WRITTEN REQUEST
Print, word for word, everything below from the line containing "Looking at the image, which of" down to the line containing "1059 centimetres", including both of those lines.

——————————

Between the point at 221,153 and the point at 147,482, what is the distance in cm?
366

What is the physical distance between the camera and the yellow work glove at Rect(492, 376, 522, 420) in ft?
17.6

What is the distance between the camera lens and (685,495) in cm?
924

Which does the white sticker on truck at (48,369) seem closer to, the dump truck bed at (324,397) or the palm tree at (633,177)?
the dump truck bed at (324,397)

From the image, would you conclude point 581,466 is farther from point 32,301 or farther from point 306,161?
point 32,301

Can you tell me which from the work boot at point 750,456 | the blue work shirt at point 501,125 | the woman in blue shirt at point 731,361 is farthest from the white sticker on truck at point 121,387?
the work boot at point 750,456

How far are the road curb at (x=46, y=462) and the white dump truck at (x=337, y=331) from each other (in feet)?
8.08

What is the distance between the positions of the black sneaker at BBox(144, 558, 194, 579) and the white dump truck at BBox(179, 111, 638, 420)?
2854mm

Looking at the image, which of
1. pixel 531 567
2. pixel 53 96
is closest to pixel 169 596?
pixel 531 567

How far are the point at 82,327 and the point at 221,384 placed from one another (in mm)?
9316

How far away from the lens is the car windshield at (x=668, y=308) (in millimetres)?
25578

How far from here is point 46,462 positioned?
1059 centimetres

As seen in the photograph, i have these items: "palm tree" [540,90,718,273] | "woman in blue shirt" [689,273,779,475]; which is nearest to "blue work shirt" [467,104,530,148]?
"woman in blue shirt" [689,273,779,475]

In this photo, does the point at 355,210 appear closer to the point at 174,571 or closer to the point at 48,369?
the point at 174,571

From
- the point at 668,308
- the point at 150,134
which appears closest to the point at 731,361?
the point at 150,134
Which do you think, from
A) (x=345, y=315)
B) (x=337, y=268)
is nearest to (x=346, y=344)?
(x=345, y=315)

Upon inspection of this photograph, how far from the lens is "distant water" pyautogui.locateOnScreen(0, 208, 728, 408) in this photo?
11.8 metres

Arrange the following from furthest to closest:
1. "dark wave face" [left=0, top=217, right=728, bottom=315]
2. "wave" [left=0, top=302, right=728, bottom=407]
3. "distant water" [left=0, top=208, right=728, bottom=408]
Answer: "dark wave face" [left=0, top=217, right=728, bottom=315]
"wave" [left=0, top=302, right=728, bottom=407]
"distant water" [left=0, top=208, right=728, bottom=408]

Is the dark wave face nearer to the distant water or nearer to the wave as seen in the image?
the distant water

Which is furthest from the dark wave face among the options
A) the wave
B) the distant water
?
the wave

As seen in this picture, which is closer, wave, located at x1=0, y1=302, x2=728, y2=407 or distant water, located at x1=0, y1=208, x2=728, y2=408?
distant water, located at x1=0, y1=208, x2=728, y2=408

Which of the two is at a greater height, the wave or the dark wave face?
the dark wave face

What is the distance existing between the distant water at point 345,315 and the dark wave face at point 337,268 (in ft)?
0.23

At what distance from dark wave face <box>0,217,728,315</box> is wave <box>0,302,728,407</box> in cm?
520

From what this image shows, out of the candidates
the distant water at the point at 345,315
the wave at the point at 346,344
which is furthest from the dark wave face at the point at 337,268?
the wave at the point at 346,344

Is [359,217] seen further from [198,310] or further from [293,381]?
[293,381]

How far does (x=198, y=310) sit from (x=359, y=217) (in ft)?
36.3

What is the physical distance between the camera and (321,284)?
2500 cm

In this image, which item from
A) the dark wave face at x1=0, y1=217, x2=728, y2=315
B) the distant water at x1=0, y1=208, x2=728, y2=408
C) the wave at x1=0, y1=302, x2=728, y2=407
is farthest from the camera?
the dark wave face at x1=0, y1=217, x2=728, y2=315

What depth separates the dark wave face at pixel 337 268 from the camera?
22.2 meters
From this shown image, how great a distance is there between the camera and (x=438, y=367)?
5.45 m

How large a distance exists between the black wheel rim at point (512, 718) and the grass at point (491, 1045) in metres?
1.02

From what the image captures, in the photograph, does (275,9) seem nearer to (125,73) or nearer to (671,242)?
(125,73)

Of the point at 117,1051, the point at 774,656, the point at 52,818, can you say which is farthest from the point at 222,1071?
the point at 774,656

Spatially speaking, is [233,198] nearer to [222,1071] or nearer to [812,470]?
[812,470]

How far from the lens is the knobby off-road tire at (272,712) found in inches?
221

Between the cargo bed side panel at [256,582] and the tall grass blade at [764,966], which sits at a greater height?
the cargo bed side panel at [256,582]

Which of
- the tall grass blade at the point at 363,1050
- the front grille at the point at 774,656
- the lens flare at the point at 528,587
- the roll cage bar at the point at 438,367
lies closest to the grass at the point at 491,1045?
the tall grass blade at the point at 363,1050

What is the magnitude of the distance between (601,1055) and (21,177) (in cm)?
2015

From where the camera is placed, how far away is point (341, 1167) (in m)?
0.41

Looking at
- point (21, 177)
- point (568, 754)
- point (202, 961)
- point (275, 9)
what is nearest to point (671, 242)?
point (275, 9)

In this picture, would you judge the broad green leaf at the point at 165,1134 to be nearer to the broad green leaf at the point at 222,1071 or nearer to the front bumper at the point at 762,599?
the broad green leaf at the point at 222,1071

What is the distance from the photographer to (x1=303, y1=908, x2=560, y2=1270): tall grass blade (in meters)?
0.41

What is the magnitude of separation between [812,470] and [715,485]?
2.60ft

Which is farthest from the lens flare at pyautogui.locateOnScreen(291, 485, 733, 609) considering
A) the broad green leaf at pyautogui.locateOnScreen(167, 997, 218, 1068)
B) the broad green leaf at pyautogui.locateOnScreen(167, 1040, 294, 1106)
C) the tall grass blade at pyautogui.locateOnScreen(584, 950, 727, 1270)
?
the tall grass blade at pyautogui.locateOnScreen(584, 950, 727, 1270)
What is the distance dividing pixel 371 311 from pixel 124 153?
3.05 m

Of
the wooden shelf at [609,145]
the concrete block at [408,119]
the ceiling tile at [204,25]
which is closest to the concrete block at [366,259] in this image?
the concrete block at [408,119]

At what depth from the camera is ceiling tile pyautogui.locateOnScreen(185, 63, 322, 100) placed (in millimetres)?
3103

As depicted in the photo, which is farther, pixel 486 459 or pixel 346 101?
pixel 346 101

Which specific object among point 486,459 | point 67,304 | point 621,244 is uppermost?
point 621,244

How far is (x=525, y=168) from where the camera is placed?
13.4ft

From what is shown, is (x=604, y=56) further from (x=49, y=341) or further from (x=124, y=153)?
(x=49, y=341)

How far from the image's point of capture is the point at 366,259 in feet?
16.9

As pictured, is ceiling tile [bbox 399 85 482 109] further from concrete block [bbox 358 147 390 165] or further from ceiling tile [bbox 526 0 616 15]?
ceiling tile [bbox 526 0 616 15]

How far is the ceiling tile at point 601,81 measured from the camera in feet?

——————————

TASK OUTPUT
Looking at the image, which of
1. pixel 531 567
2. pixel 53 96
is closest to pixel 169 596?
pixel 531 567

How far are the point at 82,327 and the point at 221,384 placed from one another (in mm)?
9316

How far away from the lens is the car windshield at (x=668, y=308) (in millimetres)?
25578

How far from here is point 46,462 positioned?
1059 centimetres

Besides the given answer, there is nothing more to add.